SWCU192 November 2021 CC1312R7 , CC1352P7 , CC2652P7 , CC2652R7
The AESDATAINn and AESDATAOUTn data registers are typically accessed through DMA and not with host writes and reads. However, for debugging purposes, the Data Input and Output registers can be accessed through host write and read operations. The registers buffer the input and output data blocks to and from the crypto core (see Table 13-14).
The data input buffer AESDATAINn and data output buffer AESDATAOUTn are mapped to the same address locations.
Writes (both DMA and host) to these addresses load the input buffer, while reads pull from the output buffer. Therefore, for write access, the data input buffer is written; for read access, the data output buffer is read. The data input buffer must be written before starting an operation. The data output buffer contains valid data when an operation completes. Therefore, any 128-bit data block can be split over multiple 32-bit word transfers; these transfers can be mixed with other host transfers over the external interface.
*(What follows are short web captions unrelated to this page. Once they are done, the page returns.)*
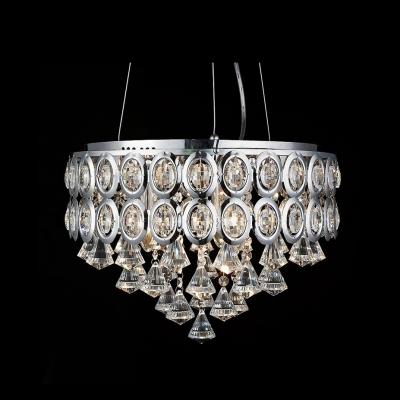 Clear Crystal Diamonds Cascade Faceted Crystal Embedded 5-Light Pendant Light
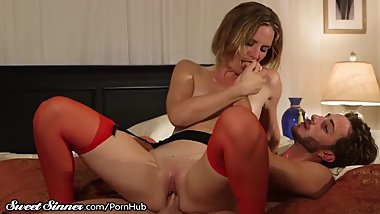 Squirter Mom is Greedy with Stepson's Cock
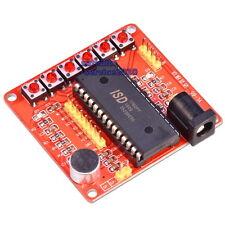 ISD1760 Modulo Registratore Vocale Multifunzione Arduino Voice Recorder/Reader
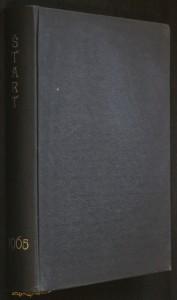 náhled knihy - Štart, ročník 10. č. 1.-52.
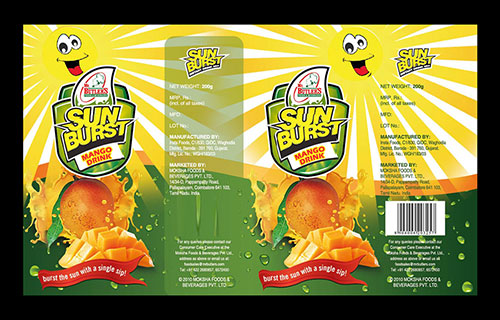 mango-drink-packaging-design-india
For normal operations, this register is not used, because data input and output is transferred from and to the AES core through DMA. For a host write operation, these registers must be written with the 128-bit input block for the next AES operation. Writing at a word-aligned offset within this address range stores the word (4 bytes) of data into the corresponding position of 4-word-deep (16 bytes = 128-bit AES block) data-input buffer. This buffer is used for the next AES operation. If the last data block is not completely filled with valid data, it can write only the words with valid data. Finally, the AES operation is triggered by writing the AESCTL.INPUT_RDY bit.
For a host read operation, this register contains the 128-bit output block from the latest AES operation. Reading from a word-aligned offset within this address range reads one word (4 bytes) of data out of the 4-word-deep (16 bytes = 128-bits AES block) data output buffer. The words (four words, one full block) must be read before the core moves the next block to the data output buffer. To empty the data output buffer, the AESCTL.OUTPUT_RDY bit must be written.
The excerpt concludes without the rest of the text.